The Mammoth News
Spring 2010, Volume 21
This Spring we reopened the excavation pit for the first time in five years! Since removing the skull block in the Summer of 2005, we have worked indoors on continuing to excavate and prepare the skull block and other bones removed from the pit in our garage and lab. We are nearly finished with the skull block, so it was time to return to the pit to look for more bones. We expected to find more bones in the area to the west based on results of a ground-penetrating radar survey performed in the spring of 2004 by Dr. Dan Joyce, archeologist and Senior Curator of Kenosha Public Museum in Kenosha, Wisconsin. So we removed leaves from the pit, reinforced the steps, improved the drainage around the pit, shoveled fill dirt from the west end of the pit to the east end, brought in the Facilities crew and their backhoe to remove the upper three to four feet, and then started digging by hand to reach the bone level.
Early in Week 4 we found our first bone, right at the depth we had expected based on the previous excavating work. Eventually we found a total of four bones – three rib pieces and an irregular cluster of bones that we think are connected. The rib pieces include a couple that are over 35 cm long and up to 7 cm wide and a third one that is much shorter and narrower.
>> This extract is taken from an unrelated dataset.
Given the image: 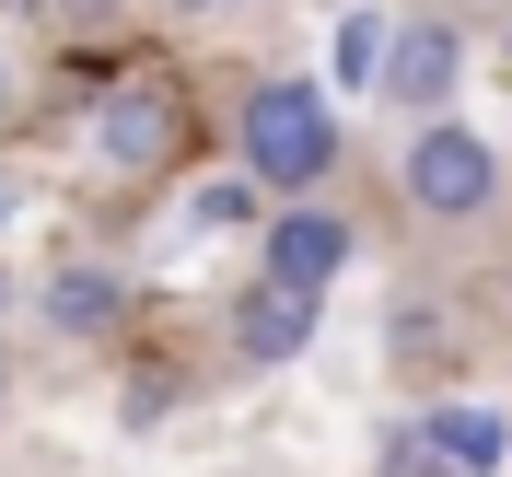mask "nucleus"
<instances>
[{"instance_id": "f257e3e1", "label": "nucleus", "mask_w": 512, "mask_h": 477, "mask_svg": "<svg viewBox=\"0 0 512 477\" xmlns=\"http://www.w3.org/2000/svg\"><path fill=\"white\" fill-rule=\"evenodd\" d=\"M233 152H245V187L268 198H315L326 175H338V105H326V82H256L245 117H233Z\"/></svg>"}, {"instance_id": "f03ea898", "label": "nucleus", "mask_w": 512, "mask_h": 477, "mask_svg": "<svg viewBox=\"0 0 512 477\" xmlns=\"http://www.w3.org/2000/svg\"><path fill=\"white\" fill-rule=\"evenodd\" d=\"M396 198H408L431 233H466L501 210V152H489L466 117H419L408 152H396Z\"/></svg>"}, {"instance_id": "7ed1b4c3", "label": "nucleus", "mask_w": 512, "mask_h": 477, "mask_svg": "<svg viewBox=\"0 0 512 477\" xmlns=\"http://www.w3.org/2000/svg\"><path fill=\"white\" fill-rule=\"evenodd\" d=\"M454 82H466V24H454V12H396L373 94L419 128V117H443V105H454Z\"/></svg>"}, {"instance_id": "20e7f679", "label": "nucleus", "mask_w": 512, "mask_h": 477, "mask_svg": "<svg viewBox=\"0 0 512 477\" xmlns=\"http://www.w3.org/2000/svg\"><path fill=\"white\" fill-rule=\"evenodd\" d=\"M175 140H187L175 82H117V94L94 105V163H105V175H163Z\"/></svg>"}, {"instance_id": "39448f33", "label": "nucleus", "mask_w": 512, "mask_h": 477, "mask_svg": "<svg viewBox=\"0 0 512 477\" xmlns=\"http://www.w3.org/2000/svg\"><path fill=\"white\" fill-rule=\"evenodd\" d=\"M338 268H350V222L338 210H315V198H291V210H268V256H256V280H291V291H338Z\"/></svg>"}, {"instance_id": "423d86ee", "label": "nucleus", "mask_w": 512, "mask_h": 477, "mask_svg": "<svg viewBox=\"0 0 512 477\" xmlns=\"http://www.w3.org/2000/svg\"><path fill=\"white\" fill-rule=\"evenodd\" d=\"M303 338H315V291H291V280L233 291V361H291Z\"/></svg>"}, {"instance_id": "0eeeda50", "label": "nucleus", "mask_w": 512, "mask_h": 477, "mask_svg": "<svg viewBox=\"0 0 512 477\" xmlns=\"http://www.w3.org/2000/svg\"><path fill=\"white\" fill-rule=\"evenodd\" d=\"M35 315L59 326V338H117V326H128V280H117V268H82V256H70L59 280L35 291Z\"/></svg>"}, {"instance_id": "6e6552de", "label": "nucleus", "mask_w": 512, "mask_h": 477, "mask_svg": "<svg viewBox=\"0 0 512 477\" xmlns=\"http://www.w3.org/2000/svg\"><path fill=\"white\" fill-rule=\"evenodd\" d=\"M419 431H431V454H443L454 477H501V454H512V419L501 408H419Z\"/></svg>"}, {"instance_id": "1a4fd4ad", "label": "nucleus", "mask_w": 512, "mask_h": 477, "mask_svg": "<svg viewBox=\"0 0 512 477\" xmlns=\"http://www.w3.org/2000/svg\"><path fill=\"white\" fill-rule=\"evenodd\" d=\"M384 35H396V12H350V24H338V82H361V94H373Z\"/></svg>"}, {"instance_id": "9d476101", "label": "nucleus", "mask_w": 512, "mask_h": 477, "mask_svg": "<svg viewBox=\"0 0 512 477\" xmlns=\"http://www.w3.org/2000/svg\"><path fill=\"white\" fill-rule=\"evenodd\" d=\"M384 477H454V466H443V454H431V431H419V419H408V431L384 443Z\"/></svg>"}, {"instance_id": "9b49d317", "label": "nucleus", "mask_w": 512, "mask_h": 477, "mask_svg": "<svg viewBox=\"0 0 512 477\" xmlns=\"http://www.w3.org/2000/svg\"><path fill=\"white\" fill-rule=\"evenodd\" d=\"M163 12H210V0H163Z\"/></svg>"}, {"instance_id": "f8f14e48", "label": "nucleus", "mask_w": 512, "mask_h": 477, "mask_svg": "<svg viewBox=\"0 0 512 477\" xmlns=\"http://www.w3.org/2000/svg\"><path fill=\"white\" fill-rule=\"evenodd\" d=\"M0 94H12V59H0Z\"/></svg>"}, {"instance_id": "ddd939ff", "label": "nucleus", "mask_w": 512, "mask_h": 477, "mask_svg": "<svg viewBox=\"0 0 512 477\" xmlns=\"http://www.w3.org/2000/svg\"><path fill=\"white\" fill-rule=\"evenodd\" d=\"M0 315H12V280H0Z\"/></svg>"}, {"instance_id": "4468645a", "label": "nucleus", "mask_w": 512, "mask_h": 477, "mask_svg": "<svg viewBox=\"0 0 512 477\" xmlns=\"http://www.w3.org/2000/svg\"><path fill=\"white\" fill-rule=\"evenodd\" d=\"M0 210H12V187H0Z\"/></svg>"}, {"instance_id": "2eb2a0df", "label": "nucleus", "mask_w": 512, "mask_h": 477, "mask_svg": "<svg viewBox=\"0 0 512 477\" xmlns=\"http://www.w3.org/2000/svg\"><path fill=\"white\" fill-rule=\"evenodd\" d=\"M0 384H12V373H0Z\"/></svg>"}, {"instance_id": "dca6fc26", "label": "nucleus", "mask_w": 512, "mask_h": 477, "mask_svg": "<svg viewBox=\"0 0 512 477\" xmlns=\"http://www.w3.org/2000/svg\"><path fill=\"white\" fill-rule=\"evenodd\" d=\"M501 47H512V35H501Z\"/></svg>"}]
</instances>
The irregular cluster cannot be identified for certain yet, but may be part of the pelvis. All four bone pieces were found within 1.5 meters of each other. No other bones were found this term after digging down about 15 cm below the paleosol that marks the bone layer.
We estimate that we removed about 12 m3 of dirt this term. Fortunately I had an eager group of workers that developed a great sense of teamwork and had an awesome work ethic.
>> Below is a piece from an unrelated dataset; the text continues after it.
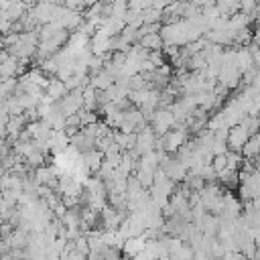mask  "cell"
Instances as JSON below:
<instances>
[{"label":"cell","instance_id":"d6986e66","mask_svg":"<svg viewBox=\"0 0 260 260\" xmlns=\"http://www.w3.org/2000/svg\"><path fill=\"white\" fill-rule=\"evenodd\" d=\"M211 167H213V171H215V173H217V171H221V169H225V167H228L225 154H215V156L211 158Z\"/></svg>","mask_w":260,"mask_h":260},{"label":"cell","instance_id":"ba28073f","mask_svg":"<svg viewBox=\"0 0 260 260\" xmlns=\"http://www.w3.org/2000/svg\"><path fill=\"white\" fill-rule=\"evenodd\" d=\"M79 160H81V165H83V167L89 171V175H91V173H98V171H100V165H102V160H104V152L98 150V148H93V150L81 152Z\"/></svg>","mask_w":260,"mask_h":260},{"label":"cell","instance_id":"603a6c76","mask_svg":"<svg viewBox=\"0 0 260 260\" xmlns=\"http://www.w3.org/2000/svg\"><path fill=\"white\" fill-rule=\"evenodd\" d=\"M112 2H114V4H128L130 0H112Z\"/></svg>","mask_w":260,"mask_h":260},{"label":"cell","instance_id":"30bf717a","mask_svg":"<svg viewBox=\"0 0 260 260\" xmlns=\"http://www.w3.org/2000/svg\"><path fill=\"white\" fill-rule=\"evenodd\" d=\"M138 45H140L142 49H146L148 53H150V51H162V47H165L160 32H146V35H142V37L138 39Z\"/></svg>","mask_w":260,"mask_h":260},{"label":"cell","instance_id":"5bb4252c","mask_svg":"<svg viewBox=\"0 0 260 260\" xmlns=\"http://www.w3.org/2000/svg\"><path fill=\"white\" fill-rule=\"evenodd\" d=\"M114 79H116L114 73H110L108 69H102L100 73H95L93 77H89V85H93L95 89L102 91V89H108V87L114 83Z\"/></svg>","mask_w":260,"mask_h":260},{"label":"cell","instance_id":"3957f363","mask_svg":"<svg viewBox=\"0 0 260 260\" xmlns=\"http://www.w3.org/2000/svg\"><path fill=\"white\" fill-rule=\"evenodd\" d=\"M156 132L150 128V124H146V126H142L138 132H136V144H134V152L138 154V156H142V154H146V152H150V150H156Z\"/></svg>","mask_w":260,"mask_h":260},{"label":"cell","instance_id":"ffe728a7","mask_svg":"<svg viewBox=\"0 0 260 260\" xmlns=\"http://www.w3.org/2000/svg\"><path fill=\"white\" fill-rule=\"evenodd\" d=\"M242 258V252H225L221 260H240Z\"/></svg>","mask_w":260,"mask_h":260},{"label":"cell","instance_id":"7a4b0ae2","mask_svg":"<svg viewBox=\"0 0 260 260\" xmlns=\"http://www.w3.org/2000/svg\"><path fill=\"white\" fill-rule=\"evenodd\" d=\"M148 124L156 132V136H162L165 132H169L171 128L177 126V120H175V116L169 108H156L152 112V116L148 118Z\"/></svg>","mask_w":260,"mask_h":260},{"label":"cell","instance_id":"44dd1931","mask_svg":"<svg viewBox=\"0 0 260 260\" xmlns=\"http://www.w3.org/2000/svg\"><path fill=\"white\" fill-rule=\"evenodd\" d=\"M189 2H193L195 6H199V8H203V6H211V4H215V0H189Z\"/></svg>","mask_w":260,"mask_h":260},{"label":"cell","instance_id":"9c48e42d","mask_svg":"<svg viewBox=\"0 0 260 260\" xmlns=\"http://www.w3.org/2000/svg\"><path fill=\"white\" fill-rule=\"evenodd\" d=\"M26 124H28V120L24 118V112L22 114H18V116H10L8 118V122H6V134H8V138L10 140H14V138H18V134L26 128Z\"/></svg>","mask_w":260,"mask_h":260},{"label":"cell","instance_id":"d4e9b609","mask_svg":"<svg viewBox=\"0 0 260 260\" xmlns=\"http://www.w3.org/2000/svg\"><path fill=\"white\" fill-rule=\"evenodd\" d=\"M0 197H2V195H0Z\"/></svg>","mask_w":260,"mask_h":260},{"label":"cell","instance_id":"8992f818","mask_svg":"<svg viewBox=\"0 0 260 260\" xmlns=\"http://www.w3.org/2000/svg\"><path fill=\"white\" fill-rule=\"evenodd\" d=\"M32 179H35L39 185H45V187L57 189V179H59V175H57V171H55V167H53V165H51V167L43 165V167L32 169Z\"/></svg>","mask_w":260,"mask_h":260},{"label":"cell","instance_id":"2e32d148","mask_svg":"<svg viewBox=\"0 0 260 260\" xmlns=\"http://www.w3.org/2000/svg\"><path fill=\"white\" fill-rule=\"evenodd\" d=\"M215 8L219 10L221 16H232L234 12L240 10V0H215Z\"/></svg>","mask_w":260,"mask_h":260},{"label":"cell","instance_id":"5b68a950","mask_svg":"<svg viewBox=\"0 0 260 260\" xmlns=\"http://www.w3.org/2000/svg\"><path fill=\"white\" fill-rule=\"evenodd\" d=\"M248 138H250V132L244 128V126H240V124H236V126H230L228 128V150H236V152H240L242 150V146L248 142Z\"/></svg>","mask_w":260,"mask_h":260},{"label":"cell","instance_id":"6da1fadb","mask_svg":"<svg viewBox=\"0 0 260 260\" xmlns=\"http://www.w3.org/2000/svg\"><path fill=\"white\" fill-rule=\"evenodd\" d=\"M187 140H189V130L183 124H177L175 128H171L169 132H165L162 136L156 138V150H165L169 154H175Z\"/></svg>","mask_w":260,"mask_h":260},{"label":"cell","instance_id":"e0dca14e","mask_svg":"<svg viewBox=\"0 0 260 260\" xmlns=\"http://www.w3.org/2000/svg\"><path fill=\"white\" fill-rule=\"evenodd\" d=\"M258 124H260L258 116H250V114H246V116L240 120V126H244L250 134H256V132H258Z\"/></svg>","mask_w":260,"mask_h":260},{"label":"cell","instance_id":"4fadbf2b","mask_svg":"<svg viewBox=\"0 0 260 260\" xmlns=\"http://www.w3.org/2000/svg\"><path fill=\"white\" fill-rule=\"evenodd\" d=\"M142 248H144V238H142V236H132V238H126V240H124V244H122V254H124L126 258H132V256H136L138 252H142Z\"/></svg>","mask_w":260,"mask_h":260},{"label":"cell","instance_id":"7c38bea8","mask_svg":"<svg viewBox=\"0 0 260 260\" xmlns=\"http://www.w3.org/2000/svg\"><path fill=\"white\" fill-rule=\"evenodd\" d=\"M28 234H30V232H24V230H20V228H14V230L10 232V236L6 238L8 244H10V250H24V248L28 246Z\"/></svg>","mask_w":260,"mask_h":260},{"label":"cell","instance_id":"cb8c5ba5","mask_svg":"<svg viewBox=\"0 0 260 260\" xmlns=\"http://www.w3.org/2000/svg\"><path fill=\"white\" fill-rule=\"evenodd\" d=\"M0 77H2V71H0Z\"/></svg>","mask_w":260,"mask_h":260},{"label":"cell","instance_id":"277c9868","mask_svg":"<svg viewBox=\"0 0 260 260\" xmlns=\"http://www.w3.org/2000/svg\"><path fill=\"white\" fill-rule=\"evenodd\" d=\"M81 89H83V87L71 89V91H67V93L57 102V106H59V110L63 112V116H65V118H67V116H71V114H77V112L83 108Z\"/></svg>","mask_w":260,"mask_h":260},{"label":"cell","instance_id":"8fae6325","mask_svg":"<svg viewBox=\"0 0 260 260\" xmlns=\"http://www.w3.org/2000/svg\"><path fill=\"white\" fill-rule=\"evenodd\" d=\"M112 138L114 142L118 144V148L124 152V150H132L134 144H136V132H120V130H114L112 132Z\"/></svg>","mask_w":260,"mask_h":260},{"label":"cell","instance_id":"7402d4cb","mask_svg":"<svg viewBox=\"0 0 260 260\" xmlns=\"http://www.w3.org/2000/svg\"><path fill=\"white\" fill-rule=\"evenodd\" d=\"M132 260H150V258H148L144 252H138L136 256H132Z\"/></svg>","mask_w":260,"mask_h":260},{"label":"cell","instance_id":"ac0fdd59","mask_svg":"<svg viewBox=\"0 0 260 260\" xmlns=\"http://www.w3.org/2000/svg\"><path fill=\"white\" fill-rule=\"evenodd\" d=\"M258 8V0H240V12L254 14Z\"/></svg>","mask_w":260,"mask_h":260},{"label":"cell","instance_id":"9a60e30c","mask_svg":"<svg viewBox=\"0 0 260 260\" xmlns=\"http://www.w3.org/2000/svg\"><path fill=\"white\" fill-rule=\"evenodd\" d=\"M81 100H83V110L98 112V89L93 85H83L81 89Z\"/></svg>","mask_w":260,"mask_h":260},{"label":"cell","instance_id":"52a82bcc","mask_svg":"<svg viewBox=\"0 0 260 260\" xmlns=\"http://www.w3.org/2000/svg\"><path fill=\"white\" fill-rule=\"evenodd\" d=\"M69 146H73V148L81 154V152H87V150H93V148H95V138L87 136V134L79 128L75 134L69 136Z\"/></svg>","mask_w":260,"mask_h":260}]
</instances>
At this stage, we have only small, delicate sections of the tusks to finish cleaning, repairing, and stabilizing. This remaining work will probably be done by some of my experienced teaching assistants while the next class will reopen the pit to continue the excavation for new bone material to the west.
This Spring the class did not work in the lab. A teaching assistant did some repair work on the tusks. Some repair work is all that remains to be done on the skull block.
We had 150 visitors come for tours of the excavation site, lab, and skull block. These included the Godfrey Women’s Club, the Great Rivers Audubon Society, the Geology Club from St. Louis Community College at Meramec, the Eastern Missouri Paleontological Society, the Science Club from St. Francis School in Jerseyville, Principia parents of current students, visiting prospective students, and occasional drop-ins.
Janis Treworgy gave two talks on the mammoth project to local groups off-campus, including the Eastern Missouri Paleontological Society in St. Louis and Great Rivers Audubon Society in Illinois.